_Lines excerpted from a collection_:
.....
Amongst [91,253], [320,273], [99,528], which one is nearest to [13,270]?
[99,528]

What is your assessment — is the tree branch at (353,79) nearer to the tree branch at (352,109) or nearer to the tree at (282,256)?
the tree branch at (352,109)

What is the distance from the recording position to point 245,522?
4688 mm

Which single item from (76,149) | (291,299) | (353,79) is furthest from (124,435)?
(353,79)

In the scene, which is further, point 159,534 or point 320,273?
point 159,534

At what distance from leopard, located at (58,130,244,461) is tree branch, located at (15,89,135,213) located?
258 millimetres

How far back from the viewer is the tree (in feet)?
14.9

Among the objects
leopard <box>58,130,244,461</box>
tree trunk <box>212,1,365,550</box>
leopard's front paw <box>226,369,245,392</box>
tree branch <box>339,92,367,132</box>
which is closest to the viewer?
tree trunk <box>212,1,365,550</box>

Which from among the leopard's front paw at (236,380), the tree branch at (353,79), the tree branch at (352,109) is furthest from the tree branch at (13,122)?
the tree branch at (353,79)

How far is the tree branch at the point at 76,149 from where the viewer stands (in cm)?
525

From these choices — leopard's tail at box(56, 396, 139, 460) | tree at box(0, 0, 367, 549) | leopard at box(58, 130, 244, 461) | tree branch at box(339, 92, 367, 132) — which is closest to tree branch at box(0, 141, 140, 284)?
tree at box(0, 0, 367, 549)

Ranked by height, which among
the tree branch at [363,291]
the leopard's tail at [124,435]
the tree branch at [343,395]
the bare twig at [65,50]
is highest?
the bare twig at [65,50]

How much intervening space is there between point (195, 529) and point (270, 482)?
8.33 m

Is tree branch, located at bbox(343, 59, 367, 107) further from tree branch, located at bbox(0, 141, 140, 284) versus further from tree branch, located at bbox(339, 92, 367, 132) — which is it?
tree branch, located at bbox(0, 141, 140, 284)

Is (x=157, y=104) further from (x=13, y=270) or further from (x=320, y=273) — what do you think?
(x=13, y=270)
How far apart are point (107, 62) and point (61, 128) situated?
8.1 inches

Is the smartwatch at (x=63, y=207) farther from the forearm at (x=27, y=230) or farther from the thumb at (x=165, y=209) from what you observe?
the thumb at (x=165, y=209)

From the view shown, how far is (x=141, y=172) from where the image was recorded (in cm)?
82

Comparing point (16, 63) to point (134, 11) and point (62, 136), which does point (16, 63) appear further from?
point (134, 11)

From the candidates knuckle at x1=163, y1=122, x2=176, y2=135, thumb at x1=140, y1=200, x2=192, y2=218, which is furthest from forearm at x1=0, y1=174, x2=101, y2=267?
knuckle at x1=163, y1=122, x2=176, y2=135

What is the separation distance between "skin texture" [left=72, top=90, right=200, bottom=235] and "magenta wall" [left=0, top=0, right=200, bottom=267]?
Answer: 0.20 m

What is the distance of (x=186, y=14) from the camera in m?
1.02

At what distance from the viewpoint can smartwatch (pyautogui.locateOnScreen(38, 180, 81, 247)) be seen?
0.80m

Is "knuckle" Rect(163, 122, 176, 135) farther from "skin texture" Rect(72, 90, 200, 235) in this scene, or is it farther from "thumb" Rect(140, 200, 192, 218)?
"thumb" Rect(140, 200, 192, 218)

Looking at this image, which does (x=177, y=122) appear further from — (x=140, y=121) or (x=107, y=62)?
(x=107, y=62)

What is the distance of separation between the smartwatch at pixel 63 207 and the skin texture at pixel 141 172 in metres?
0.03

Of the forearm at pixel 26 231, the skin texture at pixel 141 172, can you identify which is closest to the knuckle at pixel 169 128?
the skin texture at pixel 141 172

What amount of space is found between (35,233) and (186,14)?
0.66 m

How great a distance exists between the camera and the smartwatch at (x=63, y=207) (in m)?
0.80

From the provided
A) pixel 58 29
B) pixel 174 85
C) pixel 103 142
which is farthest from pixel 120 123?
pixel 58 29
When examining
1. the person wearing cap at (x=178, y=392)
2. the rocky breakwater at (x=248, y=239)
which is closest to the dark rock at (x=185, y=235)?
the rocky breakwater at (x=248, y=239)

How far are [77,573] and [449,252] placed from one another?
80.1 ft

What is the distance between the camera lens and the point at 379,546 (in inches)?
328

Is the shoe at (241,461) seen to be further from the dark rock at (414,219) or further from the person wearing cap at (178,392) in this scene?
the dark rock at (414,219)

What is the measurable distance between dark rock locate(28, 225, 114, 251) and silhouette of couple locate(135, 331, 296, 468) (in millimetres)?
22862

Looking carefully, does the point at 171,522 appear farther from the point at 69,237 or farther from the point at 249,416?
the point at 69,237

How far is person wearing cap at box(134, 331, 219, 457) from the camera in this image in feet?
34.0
.....
_Short exercise_:
Arrange the lines as a Markdown table, starting with the one containing "What is the measurable" and continuing through the final line, with blank lines omitted. Use the columns Row, holding the row number, and Line, holding the line.

_Solution_:
| Row | Line |
|---|---|
| 1 | What is the measurable distance between dark rock locate(28, 225, 114, 251) and silhouette of couple locate(135, 331, 296, 468) (in millimetres)? |
| 2 | 22862 |
| 3 | Looking carefully, does the point at 171,522 appear farther from the point at 69,237 or farther from the point at 249,416? |
| 4 | the point at 69,237 |
| 5 | How far is person wearing cap at box(134, 331, 219, 457) from the camera in this image in feet? |
| 6 | 34.0 |